------ TEXT SHOWN

At small β, all six documents share one cluster (K_eff ≈ 1). Crossing the first phase transition splits the cluster structure — first the topic-2 pair separates from the topic-0/topic-1 group (purity 0.70 is the least correlated), then the topic-0 and topic-1 pairs separate at a higher β. The fourth allocated cluster self-disables. At large β, assignments approach one-hot and K_eff stabilizes near 3.

6. The Gaussian information bottleneck

6.1 The jointly-Gaussian setting and why it admits closed form

Through §5 the IB picture is operationally complete but every quantity is numerical. Switching to a jointly-Gaussian setting — the Chechik–Globerson–Tishby–Weiss 2005 setting — replaces iteration with matrix calculus. The Gaussian IB has a closed-form optimal encoder, an explicit expression for the IB curve as a piecewise-analytic function of $\beta$ , exact locations for the phase transitions in terms of a spectrum, and a clean geometric reading via canonical-correlation analysis.

The setup. Let $X \in \mathbb{R}^p$ and $Y \in \mathbb{R}^q$ be zero-mean jointly Gaussian random vectors with covariance structure

$\Sigma_X = \mathbb{E}[X X^\top], \qquad \Sigma_Y = \mathbb{E}[Y Y^\top], \qquad \Sigma_{XY} = \mathbb{E}[X Y^\top] \in \mathbb{R}^{p \times q}. \quad\quad (6.1)$

We assume $\Sigma_X, \Sigma_Y$ are positive definite. The conditional covariance of $X$ given $Y$ has the Schur-complement form

$\Sigma_{X \mid Y} \;=\; \Sigma_X - \Sigma_{XY}\, \Sigma_Y^{-1}\, \Sigma_{YX}, \quad\quad (6.2)$

and $\Sigma_{X \mid Y} \preceq \Sigma_X$ in the positive-semidefinite order. The representation $T$ takes values in $\mathbb{R}^d$ , where the dimension $d$ is determined from the spectrum below.

------------
------ GIVEN INFORMATION

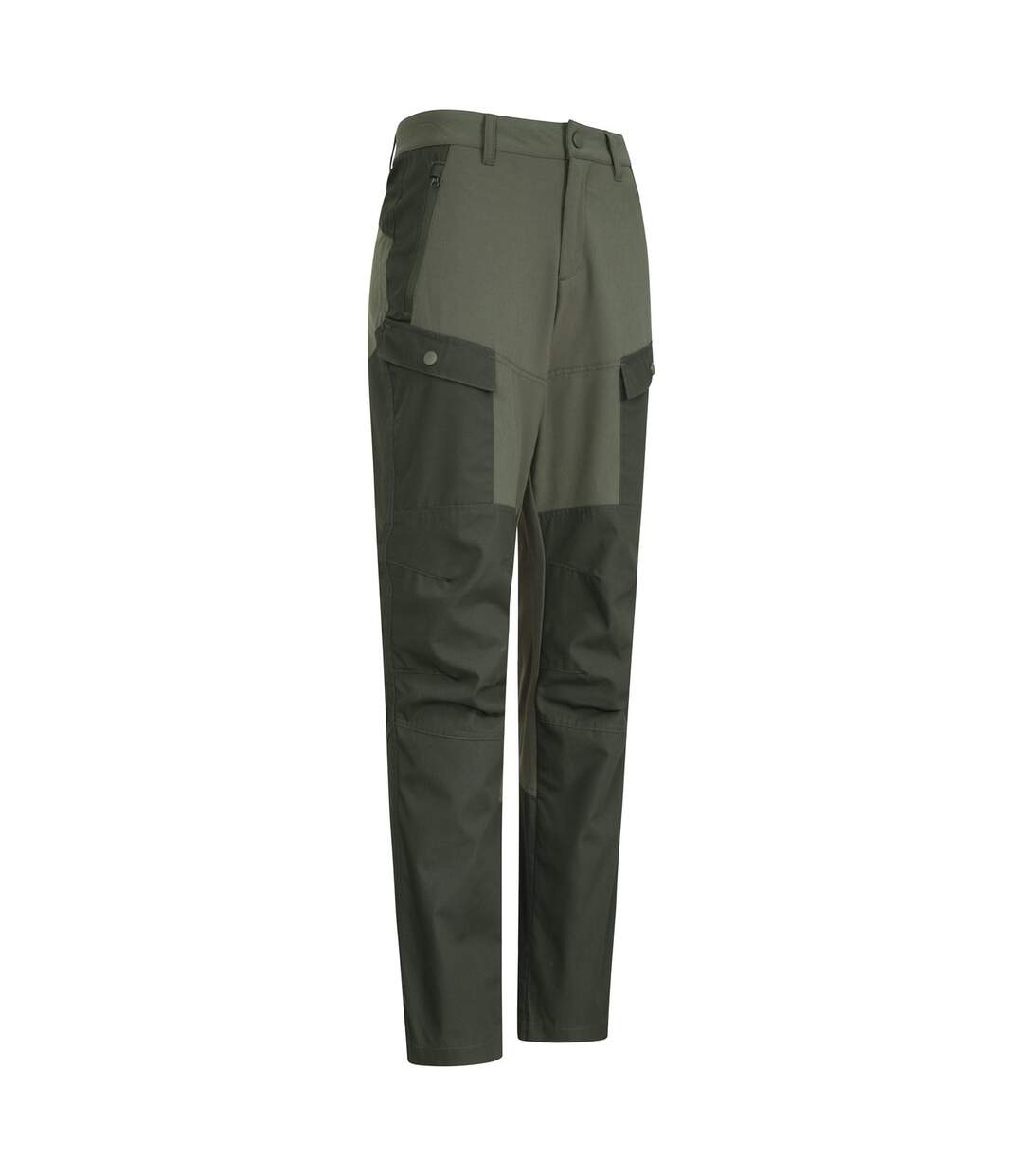 Womens/ladies Expedition Hybrid Hiking Trousers Khaki Mountain Warehouse-4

------------

=== WORK INSTRUCTION 1 ===
Decide whether each statement agrees with the information bottleneck text. Answer yes or no for each, quoting the words of the text that decide it.
(a) At large β, K_eff stabilizes near 3.
(b) The topic-0 and topic-1 pairs separate before the topic-2 pair does.
(c) The Gaussian IB has a closed-form optimal encoder.
=== WORK INSTRUCTION 2 ===
Answer these questions using the information bottleneck text.
(a) How many documents share one cluster at small β?
(b) What year is attached to the Chechik–Globerson–Tishby–Weiss setting?
(c) What form does the conditional covariance of X given Y have?

=== EXERCISE RESPONSE 1 ===
(a) Yes: "At large β, assignments approach one-hot and K_eff stabilizes near 3."
(b) No: "first the topic-2 pair separates from the topic-0/topic-1 group"
(c) Yes: "The Gaussian IB has a closed-form optimal encoder"

=== EXERCISE RESPONSE 2 ===
(a) Six
(b) 2005
(c) The Schur-complement form